Schuldekane fordern Einführung von Ethik auch in Grundschulen
Zum vollständigen Bild gehört aber auch, dass sich immer mehr Schüler für das Fach Ethik entscheiden, das unter anderem an Grundschulen noch nicht überall angeboten wird. Laut staatlichem Schulamt Heilbronn besuchen derzeit mehr als 4.700 Kinder und Jugendliche im Landkreis den Ethik-Unterricht, 2021/22 waren es noch etwas mehr als 3.900. In den weiterführenden Schulen des Hohenlohekreises sind es 1164 Schüler.
Die Grünen, die zuletzt die Kultusministerin stellten, wollen den Ethik-Unterricht in allen Klassenstufen – also auch in der Grundschule – einführen. Das finden die bei den Kirchen im Hohenlohekreis zuständigen Schuldekane Wolfgang Weiß (katholisch) und sein evangelischer Kollege Till Elbe-Seiffart überfällig. „Wir würden ein Fach Ethik von der ersten Klasse an sehr begrüßen“, sagt Weiß. Jeder solle sich in der Schule ethische Fragen stellen.

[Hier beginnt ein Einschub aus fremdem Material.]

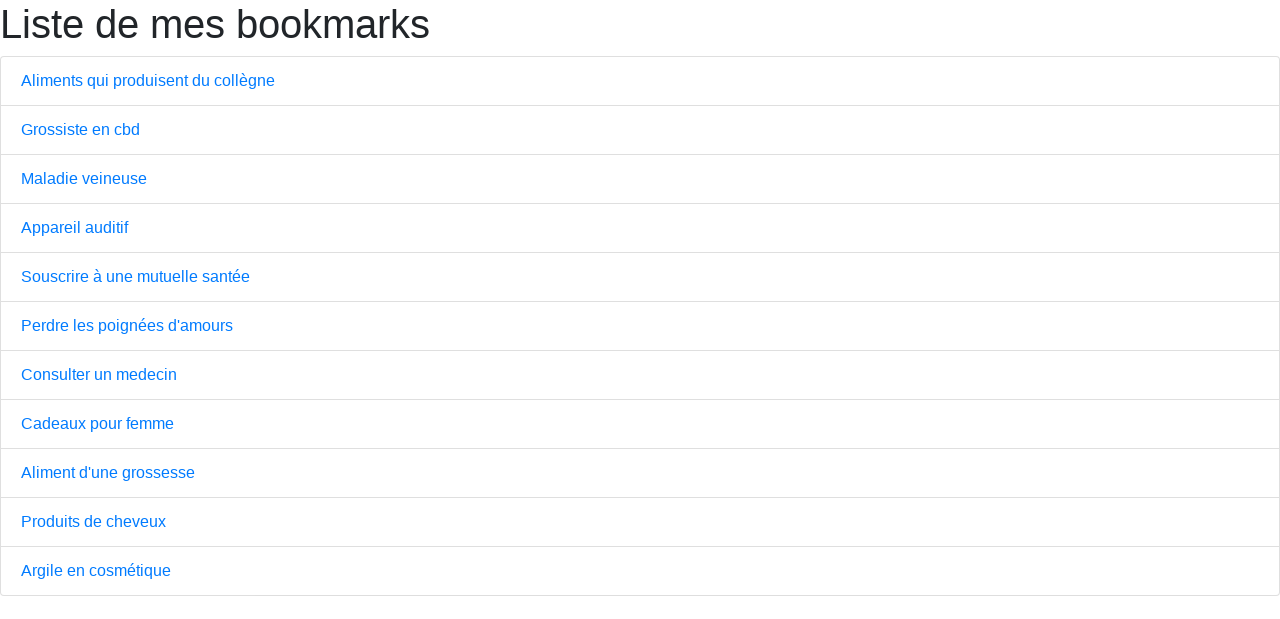

--- FILE ---
content_type: text/html; charset=UTF-8
request_url: http://audio-iwasaki.com/?mode=link&id=1551&url=http://jurnal.lppm.unsoed.ac.id/ojs/files/journals/1/articles/1878/submission/original/1878-3427-1-SM.html
body_size: 963
content:
<!doctype html>
<html lang="en">
<head>
    <!-- Required meta tags -->
    <meta charset="utf-8">
    <meta name="viewport" content="width=device-width, initial-scale=1, shrink-to-fit=no">

    <!-- Bootstrap CSS -->
    <link rel="stylesheet" href="https://cdn.jsdelivr.net/npm/bootstrap@4.4.1/dist/css/bootstrap.min.css" integrity="sha384-Vkoo8x4CGsO3+Hhxv8T/Q5PaXtkKtu6ug5TOeNV6gBiFeWPGFN9MuhOf23Q9Ifjh" crossorigin="anonymous">

    <title>Mes bookmarks et sites favoris</title>
</head>
<body>
<h1>Liste de mes bookmarks</h1>
<ul  class="list-group">
    <li class="list-group-item"><a href="https://www.marseille-sante-mentale.org/collagene-quelques-aliments-qui-stimulent-sa-production/">Aliments qui produisent du collègne</a></li>
    <li class="list-group-item"><a href="https://www.marseille-sante-mentale.org/quelques-raisons-de-choisir-le-grossiste-en-cbd-uncle-kush/">Grossiste en cbd</a></li>
    <li class="list-group-item"><a href="https://www.marseille-sante-mentale.org/comment-traiter-la-maladie-veineuse-de-la-dermite-ocre/">Maladie veineuse</a></li>
    <li class="list-group-item"><a href="https://www.marseille-sante-mentale.org/lappareil-auditif-pourquoi-le-porter/">Appareil auditif</a></li>
    <li class="list-group-item"><a href="https://www.marseille-sante-mentale.org/comment-souscrire-a-une-mutuelle-sante/">Souscrire à une mutuelle santée</a></li>
    <li class="list-group-item"><a href="https://www.marseille-sante-mentale.org/les-moyens-efficaces-pour-perdre-ses-poignees-damour-et-assurer-votre-bien-etre/">Perdre les poignées d'amours</a></li>
    <li class="list-group-item"><a href="https://www.marseille-sante-mentale.org/pourquoi-consulter-un-medecin/">Consulter un medecin</a></li>
    <li class="list-group-item"><a href="https://www.marseille-sante-mentale.org/trouvez-desormais-des-presents-uniques-a-offrir-aux-femmes/">Cadeaux pour femme</a></li>
    <li class="list-group-item"><a href="https://www.marseille-sante-mentale.org/les-aliments-a-consommer-lors-dune-grossesse/">Aliment d'une grossesse</a></li>
    <li class="list-group-item"><a href="https://www.marseille-sante-mentale.org/produits-de-cheveux-quelques-criteres-pour-faire-un-bon-choix/">Produits de cheveux</a></li>
    <li class="list-group-item"><a href="https://www.marseille-sante-mentale.org/largile-en-cosmetique-que-faut-il-retenir/">Argile en cosmétique</a></li>
</ul>
</body>
</html>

Kooperativ: Unterricht in verschiedenen Konfessionen
Der Religionsunterricht hat den Zahlen nach im Land nicht ausgedient, aber die Kirchen müssen sich über neue Angebote Gedanken machen. Dazu gehört der konfessionell-kooperative Unterricht, der in Baden-Württemberg bereits seit längerem besonders an Grundschulen stattfindet. Dabei unterrichten Lehrkräfte im jährlichen Wechsel etwa evangelische, katholische oder orthodoxe Religion. „Die Schüler können in der Begegnung mit anderen Religion ihre eigene Perspektive beleuchten“, erklärt Hermann.
Gesetzlich verankert
Die Linken wollen nur noch Ethik-Unterricht an öffentlichen Schulen sehen. Den konfessionellen Unterricht abzuschaffen ist jedoch schwer – „der ist im Grundgesetz und in der Landesverfassung verankert“, betonen die für Hohenlohe zuständigen Schuldekane Wolfgang Weiß und Till Elbe-Seiffart. Der Verfassungsstatus sei eine Lehre aus den Folgen des Dritten Reichs: Er ist aus der „Einsicht heraus entstanden, wie desaströs es ist, wenn religiös-weltanschauliche Bildung allein in staatlicher Hand ist“, sagt Elbe-Seiffart.